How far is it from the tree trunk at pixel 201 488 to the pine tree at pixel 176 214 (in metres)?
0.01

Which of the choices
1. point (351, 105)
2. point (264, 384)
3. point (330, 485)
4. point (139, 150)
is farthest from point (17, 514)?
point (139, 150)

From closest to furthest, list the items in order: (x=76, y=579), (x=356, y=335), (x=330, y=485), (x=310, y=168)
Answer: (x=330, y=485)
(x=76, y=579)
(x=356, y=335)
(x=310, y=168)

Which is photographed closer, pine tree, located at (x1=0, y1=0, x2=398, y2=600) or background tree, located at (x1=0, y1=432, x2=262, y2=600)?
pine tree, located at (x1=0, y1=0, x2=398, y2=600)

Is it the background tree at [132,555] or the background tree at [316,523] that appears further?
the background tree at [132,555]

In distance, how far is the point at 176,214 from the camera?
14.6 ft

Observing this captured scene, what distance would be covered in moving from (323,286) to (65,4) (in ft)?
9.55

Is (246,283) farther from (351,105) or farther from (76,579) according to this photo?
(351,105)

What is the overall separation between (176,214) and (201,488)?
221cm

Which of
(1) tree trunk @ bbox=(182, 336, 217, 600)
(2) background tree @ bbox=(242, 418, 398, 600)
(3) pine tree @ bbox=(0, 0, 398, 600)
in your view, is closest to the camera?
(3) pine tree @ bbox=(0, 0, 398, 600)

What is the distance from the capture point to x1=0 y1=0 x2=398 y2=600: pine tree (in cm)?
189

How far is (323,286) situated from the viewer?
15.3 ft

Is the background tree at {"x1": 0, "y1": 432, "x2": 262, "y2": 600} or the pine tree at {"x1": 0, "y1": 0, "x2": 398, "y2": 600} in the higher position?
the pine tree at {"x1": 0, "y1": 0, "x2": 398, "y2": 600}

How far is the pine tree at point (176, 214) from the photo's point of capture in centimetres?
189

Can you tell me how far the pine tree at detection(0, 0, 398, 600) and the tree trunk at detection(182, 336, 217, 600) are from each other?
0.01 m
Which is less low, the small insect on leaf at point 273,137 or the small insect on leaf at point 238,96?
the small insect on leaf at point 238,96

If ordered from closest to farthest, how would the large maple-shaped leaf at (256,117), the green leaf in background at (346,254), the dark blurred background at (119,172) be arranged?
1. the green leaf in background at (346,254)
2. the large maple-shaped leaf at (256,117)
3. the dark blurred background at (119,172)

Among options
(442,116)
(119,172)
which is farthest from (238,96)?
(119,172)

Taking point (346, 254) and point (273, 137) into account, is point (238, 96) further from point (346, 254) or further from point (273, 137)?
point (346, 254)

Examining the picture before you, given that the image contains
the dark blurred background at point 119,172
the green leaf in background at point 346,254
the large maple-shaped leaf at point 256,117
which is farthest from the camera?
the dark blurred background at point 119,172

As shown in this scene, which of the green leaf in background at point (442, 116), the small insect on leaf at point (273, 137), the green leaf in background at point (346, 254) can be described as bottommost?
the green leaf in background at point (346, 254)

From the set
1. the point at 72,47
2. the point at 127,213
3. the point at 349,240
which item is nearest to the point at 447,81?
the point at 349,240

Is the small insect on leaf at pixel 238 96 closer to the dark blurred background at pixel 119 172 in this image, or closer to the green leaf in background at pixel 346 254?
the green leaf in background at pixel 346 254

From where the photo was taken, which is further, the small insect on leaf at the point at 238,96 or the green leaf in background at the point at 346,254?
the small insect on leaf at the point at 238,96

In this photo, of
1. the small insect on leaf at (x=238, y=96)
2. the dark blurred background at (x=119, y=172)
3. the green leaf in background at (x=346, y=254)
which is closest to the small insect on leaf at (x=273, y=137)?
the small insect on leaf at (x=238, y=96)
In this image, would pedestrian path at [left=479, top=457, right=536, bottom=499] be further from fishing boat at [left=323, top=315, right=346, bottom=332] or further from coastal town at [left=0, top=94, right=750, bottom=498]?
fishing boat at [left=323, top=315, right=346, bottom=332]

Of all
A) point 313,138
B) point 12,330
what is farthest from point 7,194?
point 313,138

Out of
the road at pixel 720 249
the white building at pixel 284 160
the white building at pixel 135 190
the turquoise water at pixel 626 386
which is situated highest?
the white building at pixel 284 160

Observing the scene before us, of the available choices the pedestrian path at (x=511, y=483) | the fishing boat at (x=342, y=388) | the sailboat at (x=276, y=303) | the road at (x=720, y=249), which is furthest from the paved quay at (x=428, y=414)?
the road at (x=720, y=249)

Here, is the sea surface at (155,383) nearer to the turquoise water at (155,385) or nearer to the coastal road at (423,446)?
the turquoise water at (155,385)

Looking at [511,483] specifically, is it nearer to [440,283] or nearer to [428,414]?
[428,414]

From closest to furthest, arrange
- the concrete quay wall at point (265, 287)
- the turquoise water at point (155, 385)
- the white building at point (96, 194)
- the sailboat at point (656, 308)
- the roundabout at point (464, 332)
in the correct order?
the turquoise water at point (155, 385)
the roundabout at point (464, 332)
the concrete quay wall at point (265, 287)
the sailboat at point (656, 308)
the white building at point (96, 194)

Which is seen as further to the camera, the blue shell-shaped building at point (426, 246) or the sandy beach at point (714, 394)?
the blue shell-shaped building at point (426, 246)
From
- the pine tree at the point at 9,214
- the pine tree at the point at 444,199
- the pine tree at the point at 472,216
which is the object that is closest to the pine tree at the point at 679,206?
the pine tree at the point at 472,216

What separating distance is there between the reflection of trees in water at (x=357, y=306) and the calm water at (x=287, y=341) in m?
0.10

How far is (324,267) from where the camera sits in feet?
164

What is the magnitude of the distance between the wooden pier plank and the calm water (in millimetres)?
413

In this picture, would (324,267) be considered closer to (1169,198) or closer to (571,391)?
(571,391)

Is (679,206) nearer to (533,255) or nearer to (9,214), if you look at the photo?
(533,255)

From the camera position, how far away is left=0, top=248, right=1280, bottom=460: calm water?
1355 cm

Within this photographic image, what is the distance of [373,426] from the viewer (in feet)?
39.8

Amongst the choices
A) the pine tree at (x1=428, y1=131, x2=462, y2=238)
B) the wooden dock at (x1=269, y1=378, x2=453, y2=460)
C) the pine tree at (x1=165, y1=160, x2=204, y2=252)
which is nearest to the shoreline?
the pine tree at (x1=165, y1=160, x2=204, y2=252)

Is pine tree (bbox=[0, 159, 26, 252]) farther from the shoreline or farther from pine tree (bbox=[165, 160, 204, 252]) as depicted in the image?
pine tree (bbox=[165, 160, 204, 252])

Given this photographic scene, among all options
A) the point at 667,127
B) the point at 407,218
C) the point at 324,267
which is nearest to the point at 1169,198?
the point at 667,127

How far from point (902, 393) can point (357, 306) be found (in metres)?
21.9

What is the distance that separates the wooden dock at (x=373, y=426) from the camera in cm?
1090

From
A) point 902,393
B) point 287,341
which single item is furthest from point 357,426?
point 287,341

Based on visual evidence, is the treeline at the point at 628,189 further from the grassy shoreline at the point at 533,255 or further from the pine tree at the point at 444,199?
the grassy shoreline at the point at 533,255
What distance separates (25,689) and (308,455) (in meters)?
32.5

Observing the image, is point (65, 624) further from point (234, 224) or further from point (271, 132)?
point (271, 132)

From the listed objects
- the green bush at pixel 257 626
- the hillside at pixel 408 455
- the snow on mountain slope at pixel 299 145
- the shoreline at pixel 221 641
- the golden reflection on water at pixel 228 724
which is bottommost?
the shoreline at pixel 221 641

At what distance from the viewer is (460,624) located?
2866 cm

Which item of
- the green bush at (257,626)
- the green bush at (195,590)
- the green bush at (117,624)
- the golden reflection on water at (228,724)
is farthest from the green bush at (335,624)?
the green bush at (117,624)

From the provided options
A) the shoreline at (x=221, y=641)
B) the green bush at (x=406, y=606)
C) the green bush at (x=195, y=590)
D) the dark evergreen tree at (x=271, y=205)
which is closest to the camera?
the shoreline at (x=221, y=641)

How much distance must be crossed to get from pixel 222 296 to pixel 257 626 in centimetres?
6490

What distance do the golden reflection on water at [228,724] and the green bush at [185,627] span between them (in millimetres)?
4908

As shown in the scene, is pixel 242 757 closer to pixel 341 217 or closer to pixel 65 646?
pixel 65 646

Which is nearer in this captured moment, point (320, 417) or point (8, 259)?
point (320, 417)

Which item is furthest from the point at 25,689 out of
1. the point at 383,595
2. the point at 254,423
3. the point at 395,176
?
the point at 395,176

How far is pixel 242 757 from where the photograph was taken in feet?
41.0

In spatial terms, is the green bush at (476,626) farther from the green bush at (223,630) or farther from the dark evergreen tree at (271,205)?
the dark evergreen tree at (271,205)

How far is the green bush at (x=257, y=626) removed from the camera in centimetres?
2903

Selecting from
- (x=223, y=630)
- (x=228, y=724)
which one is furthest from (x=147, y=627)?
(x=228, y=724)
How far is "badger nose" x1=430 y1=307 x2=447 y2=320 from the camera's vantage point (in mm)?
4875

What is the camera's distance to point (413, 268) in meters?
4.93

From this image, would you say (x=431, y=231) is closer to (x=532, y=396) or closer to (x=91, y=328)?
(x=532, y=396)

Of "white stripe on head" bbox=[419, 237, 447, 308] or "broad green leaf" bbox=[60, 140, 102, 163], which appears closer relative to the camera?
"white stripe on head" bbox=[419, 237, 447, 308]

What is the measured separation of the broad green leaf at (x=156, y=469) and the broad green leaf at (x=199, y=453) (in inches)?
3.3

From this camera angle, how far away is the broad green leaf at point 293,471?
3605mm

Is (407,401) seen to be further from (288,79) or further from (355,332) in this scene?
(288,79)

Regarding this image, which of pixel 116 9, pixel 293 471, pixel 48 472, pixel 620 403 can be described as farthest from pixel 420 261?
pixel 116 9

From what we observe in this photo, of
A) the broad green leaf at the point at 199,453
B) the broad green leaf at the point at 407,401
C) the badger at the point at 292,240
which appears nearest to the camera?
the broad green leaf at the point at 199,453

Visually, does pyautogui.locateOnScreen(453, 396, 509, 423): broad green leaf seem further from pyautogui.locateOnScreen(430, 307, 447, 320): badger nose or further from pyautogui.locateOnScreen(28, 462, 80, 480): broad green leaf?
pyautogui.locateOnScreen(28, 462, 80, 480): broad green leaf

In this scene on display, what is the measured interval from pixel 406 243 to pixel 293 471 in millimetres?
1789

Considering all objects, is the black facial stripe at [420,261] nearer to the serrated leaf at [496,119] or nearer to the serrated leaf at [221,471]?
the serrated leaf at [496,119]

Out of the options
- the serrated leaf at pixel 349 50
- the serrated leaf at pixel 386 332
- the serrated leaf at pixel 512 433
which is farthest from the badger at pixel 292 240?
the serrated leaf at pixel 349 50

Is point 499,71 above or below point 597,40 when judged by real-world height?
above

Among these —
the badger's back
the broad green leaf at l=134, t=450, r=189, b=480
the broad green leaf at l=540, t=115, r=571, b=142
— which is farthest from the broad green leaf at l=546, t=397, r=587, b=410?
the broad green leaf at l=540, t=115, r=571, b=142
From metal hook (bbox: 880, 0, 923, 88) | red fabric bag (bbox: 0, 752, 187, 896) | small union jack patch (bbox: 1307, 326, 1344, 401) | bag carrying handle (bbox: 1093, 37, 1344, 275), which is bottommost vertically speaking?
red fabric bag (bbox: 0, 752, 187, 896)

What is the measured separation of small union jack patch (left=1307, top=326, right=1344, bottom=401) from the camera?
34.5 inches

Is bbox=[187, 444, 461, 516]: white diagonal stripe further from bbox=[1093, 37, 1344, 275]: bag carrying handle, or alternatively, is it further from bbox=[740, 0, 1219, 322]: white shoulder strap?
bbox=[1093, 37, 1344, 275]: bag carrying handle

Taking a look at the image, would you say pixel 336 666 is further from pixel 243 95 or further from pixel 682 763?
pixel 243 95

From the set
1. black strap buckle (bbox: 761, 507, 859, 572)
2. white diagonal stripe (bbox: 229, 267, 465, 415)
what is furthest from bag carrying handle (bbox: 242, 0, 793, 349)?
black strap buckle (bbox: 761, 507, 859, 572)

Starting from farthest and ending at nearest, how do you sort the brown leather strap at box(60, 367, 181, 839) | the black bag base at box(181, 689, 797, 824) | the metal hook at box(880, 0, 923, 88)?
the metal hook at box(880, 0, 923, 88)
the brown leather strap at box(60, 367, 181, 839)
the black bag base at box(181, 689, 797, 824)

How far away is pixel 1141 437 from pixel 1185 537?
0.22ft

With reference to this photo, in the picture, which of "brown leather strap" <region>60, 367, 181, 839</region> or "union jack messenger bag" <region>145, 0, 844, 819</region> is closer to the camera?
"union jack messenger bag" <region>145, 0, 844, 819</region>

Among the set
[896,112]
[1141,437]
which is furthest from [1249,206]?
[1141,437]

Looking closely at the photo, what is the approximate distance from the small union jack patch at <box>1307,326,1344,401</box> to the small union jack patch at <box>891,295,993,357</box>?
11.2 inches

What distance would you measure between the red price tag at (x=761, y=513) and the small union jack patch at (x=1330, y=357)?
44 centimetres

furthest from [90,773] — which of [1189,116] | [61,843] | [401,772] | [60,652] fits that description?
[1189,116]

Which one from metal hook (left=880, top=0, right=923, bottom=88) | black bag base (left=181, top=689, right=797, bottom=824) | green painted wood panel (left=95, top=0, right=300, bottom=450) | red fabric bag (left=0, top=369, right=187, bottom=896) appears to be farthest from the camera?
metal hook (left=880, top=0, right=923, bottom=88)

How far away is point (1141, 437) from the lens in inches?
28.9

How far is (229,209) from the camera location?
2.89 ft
_ _ _ _ _ _ _
AIM OF THE TASK:
Starting at the line that contains "furthest from [90,773]", copy each line exactly through the end of the listing above. Include that first line and the last one, and add nothing.

TASK RESPONSE:
furthest from [90,773] — which of [1189,116] | [61,843] | [401,772] | [60,652] fits that description?
[1189,116]

Which one from metal hook (left=880, top=0, right=923, bottom=88) | black bag base (left=181, top=689, right=797, bottom=824) | green painted wood panel (left=95, top=0, right=300, bottom=450) | red fabric bag (left=0, top=369, right=187, bottom=896) appears to be farthest from the camera?
metal hook (left=880, top=0, right=923, bottom=88)

How far away is point (1141, 437) from the lens in inches?
28.9

How far is (229,209) from the camera location?
2.89 ft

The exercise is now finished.